-- EXERCISE --
With the pictures removed, reproduce exactly the lines from the one that contains "Chocolatines - 18" through the last line of the entries below.
(Beginning of PROVIDED RECORDS)
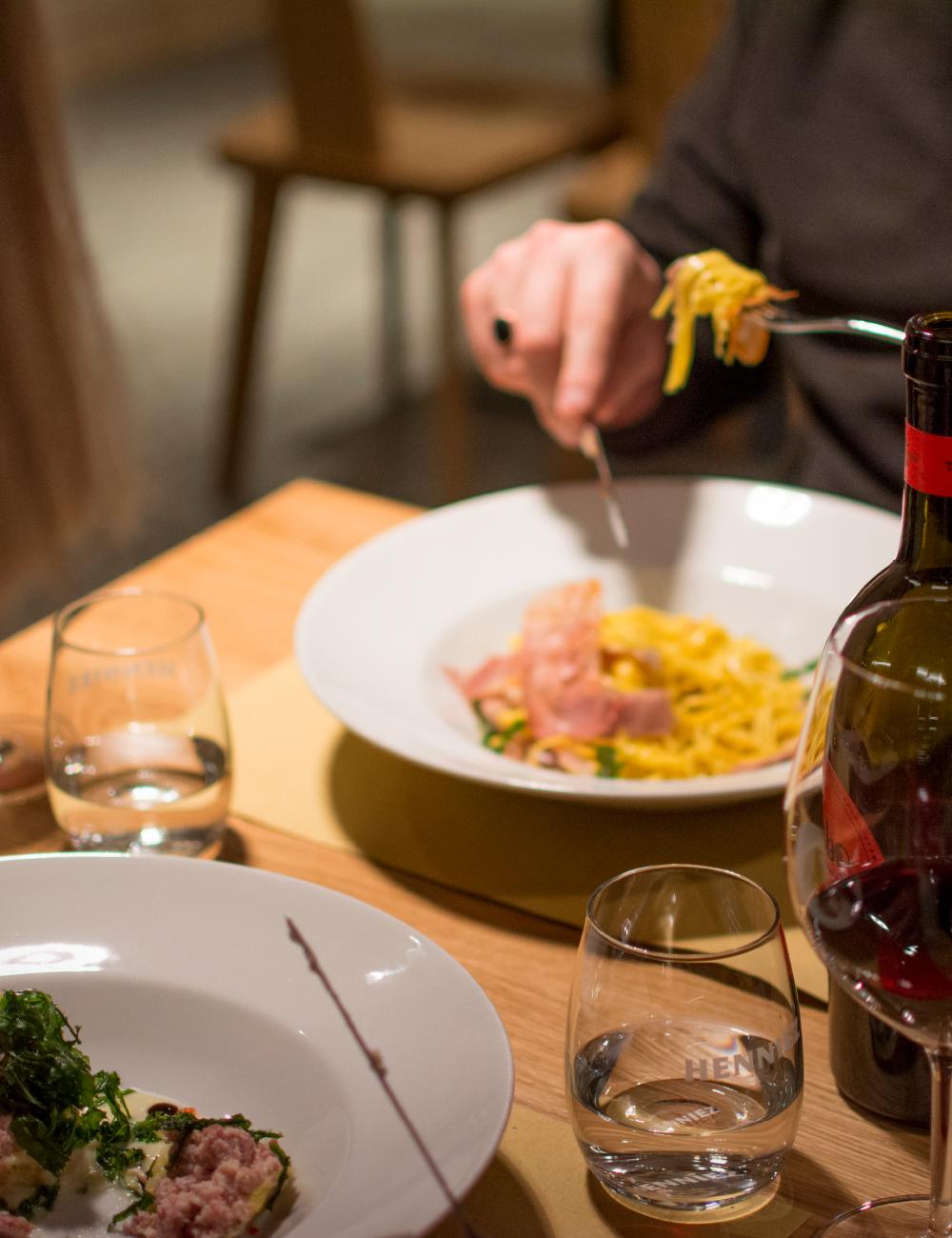 cena al ristorante Il Ritrovo Campra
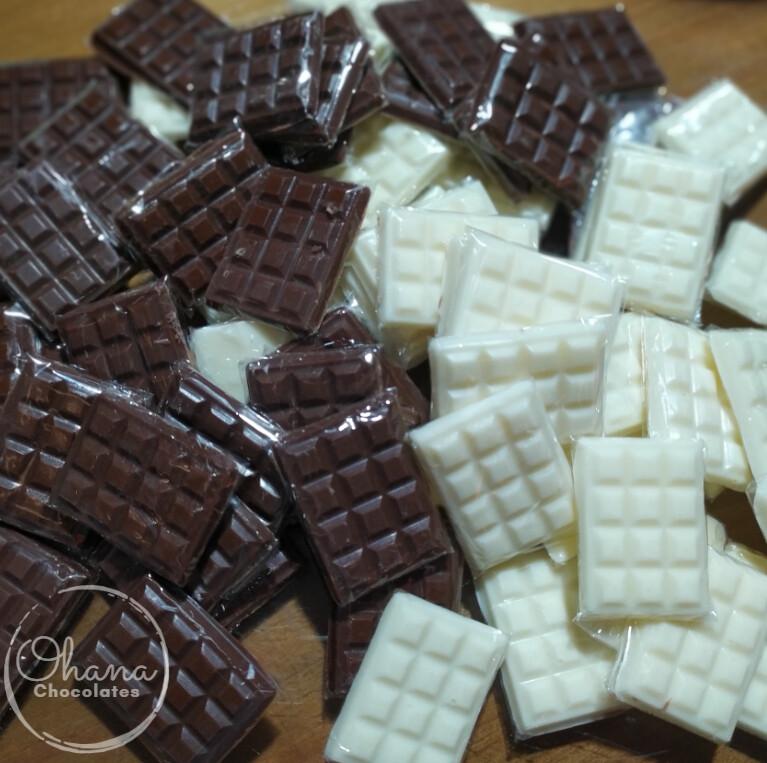 Chocolatines - 18 unidades  - Sin Azúcar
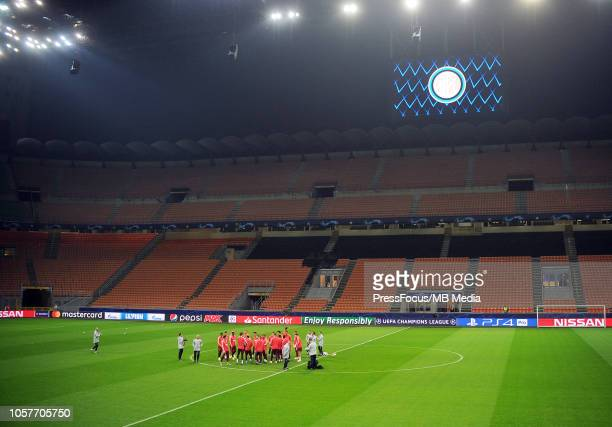 Training during the FC Barcelona training session at San Siro Stadium on November 5 2018 in Milan Italy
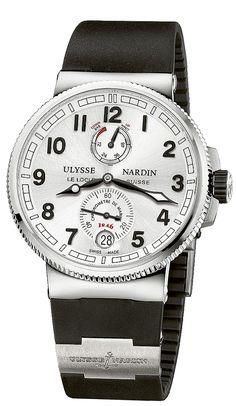 Ulysse Nardin Marine Chronometer Manufacture 1183-126-3/61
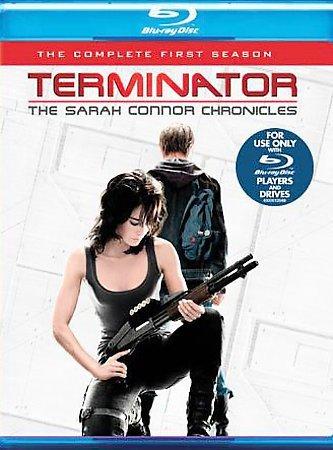 TERMINATOR-SARAH CONNOR CHRONICLES-1ST SEASON (BLU-RAY/3 DISC/WS/ENG-SUB) TERMINATOR-SARAH CONNOR C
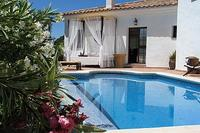 Villa in Spain, Casares: swimming pool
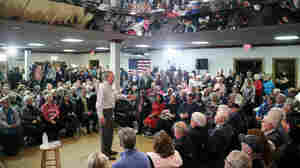 Heading Into New Hampshire, GOP 'Front-Runners' Are Anything But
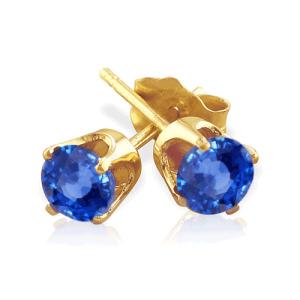 Ako doma správne uchovávať šperky?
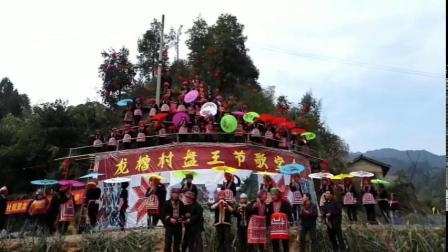 贺州大平龙槽村盘王节,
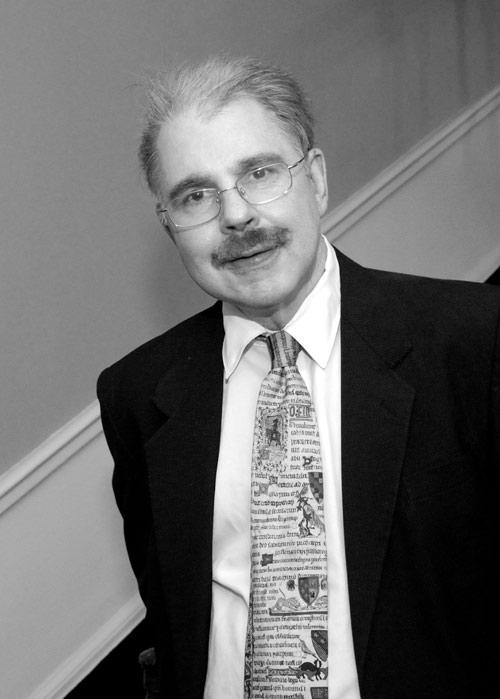 Miller, T. Michael (1949-2016)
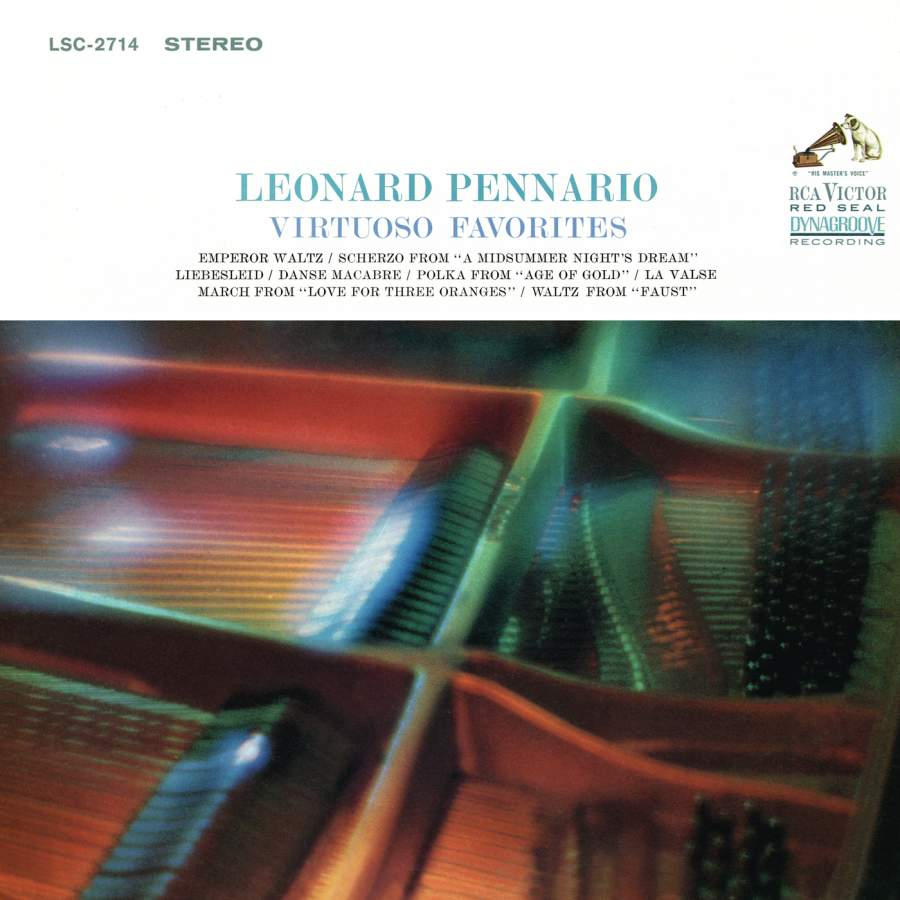 Leonard Pennario Plays His Virtuoso Favorites - RCA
(End of PROVIDED RECORDS)
-- RESULT FOR THIS TASK --
 Chocolatines - 18 unidades  - Sin Azúcar
 Training during the FC Barcelona training session at San Siro Stadium on November 5 2018 in Milan Italy
 Ulysse Nardin Marine Chronometer Manufacture 1183-126-3/61
 TERMINATOR-SARAH CONNOR CHRONICLES-1ST SEASON (BLU-RAY/3 DISC/WS/ENG-SUB) TERMINATOR-SARAH CONNOR C
 Villa in Spain, Casares: swimming pool
 Heading Into New Hampshire, GOP 'Front-Runners' Are Anything But
 Ako doma správne uchovávať šperky?
 贺州大平龙槽村盘王节,
 Miller, T. Michael (1949-2016)
 Leonard Pennario Plays His Virtuoso Favorites - RCA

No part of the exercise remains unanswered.